SELECTED PASSAGE:
▼

Robert: Microsoft doesn't care if similar to MRCP, rather that it's
compatible with our web sockets protocol
burnett: web sockets is just a transport
... violates many types of protocol design
... if standards track, IETF is a logical place
robert: so naming doesn't matter much at this point.
all: agree
burnett: some talk of using SIP to setup, would have to separate
signaling and data...which is one thing wrong with this.
robert: this is more to illustrate a point that it can be done
burnett: companies could implement today, and may not be completely
interoperable (as is often the case on first implementations)
michael: we agree, not to change names right now. Names will likely
to be re-evaluated in a standards track.
... minor syntax issues can be called out as a note in the doc.
burnett: when gets into a standards group, they look at requirements
and take ideas into consideration, but they consider MANY other
factors, e.g. security, that drive
3. We need a way to index the recognition results. I suggest using a
Result-Index header
all: agree to add. if a one-shot recognition, it's only [$1\47] and
still optional
4. It was awkward to use a RECOGNITION-COMPLETE message presumably
with a COMPLETE status during continuous speech. Instead, I used
INTERMEDIATE-RESULT with a new Result-Status header set to final.
robert: just rename RECOGNITION-COMPLETE as RECOGNITION-RESULT
... it's an intermediate, unless it's a final response type.
burnett: MRCP has separate status code and completion code
Milan: we need a complete flag, not sure it was defined. We haven't
stated which status codes correspond to which messages.
burnett: in MRCP, status is about communication (like 200 OK). In
MRCP, the completion code indicates what happened (e.g. successful
reco)
robert: so status indicates "sending more", so status should be
in-progress for continuous reco case.
... need request state?
burnett: request has been made, has it been completed yet? status is
success, illegal method, illegal value, unsupported header
robert: reco result, 200 OK, in progress
5. Perhaps Source-Time should also be required on final results
all: yes, everything's fine, more to come
Milan: by time have final result, should know start time.
all: agree, require only reco result
Milan: could be reco result with type = pending
michael: pending implies have already started
robert: in progress more accurate
all: agree to leave as is
6. Wanted to confirm that channel identification is being handled by
the WebSocket container
robert: handled by web socket
... if two separate recos, then two web sockets and two audio
streams. (Can have 2 grammars active in one reco)
milan: continuous hotword case
robert: that's continuous reco
... start session with hotword and command-control grammar, all is
continuous results
michael: hard if change over time
... because have to pause to change
... so not continuous
robert: don't want to transmit audio twice, but with two sessions,
you must
avery: does emma result specifies which grammar?
michael: yes
7. I noticed that Completion-Cause was missing from Robert's spec
example in section 4.2.
robert: accidental omission, need to add
Web API Issues
1. To get the reco result I think i have to write
"e.result.item(0).interpretation". This is a lot of dots and an
index just to get the top result.

▲

DATA EXCERPT:
▼

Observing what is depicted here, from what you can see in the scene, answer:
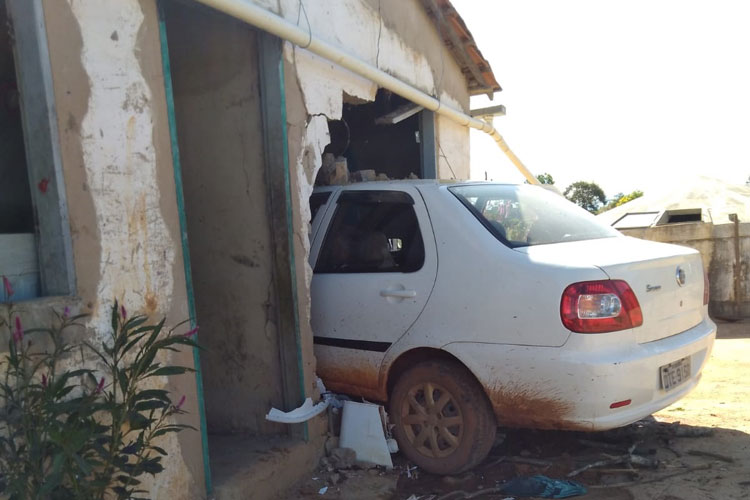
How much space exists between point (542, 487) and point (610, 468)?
54 cm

▲

WHAT YOU WILL DO: Copy the meeting notes starting at "burnett: in MRCP, status" and ending at "know start time.", swapping "illegal method" for "invalid method".

EXERCISE RESULT:
burnett: in MRCP, status is about communication (like 200 OK). In
MRCP, the completion code indicates what happened (e.g. successful
reco)
robert: so status indicates "sending more", so status should be
in-progress for continuous reco case.
... need request state?
burnett: request has been made, has it been completed yet? status is
success, invalid method, illegal value, unsupported header
robert: reco result, 200 OK, in progress
5. Perhaps Source-Time should also be required on final results
all: yes, everything's fine, more to come
Milan: by time have final result, should know start time.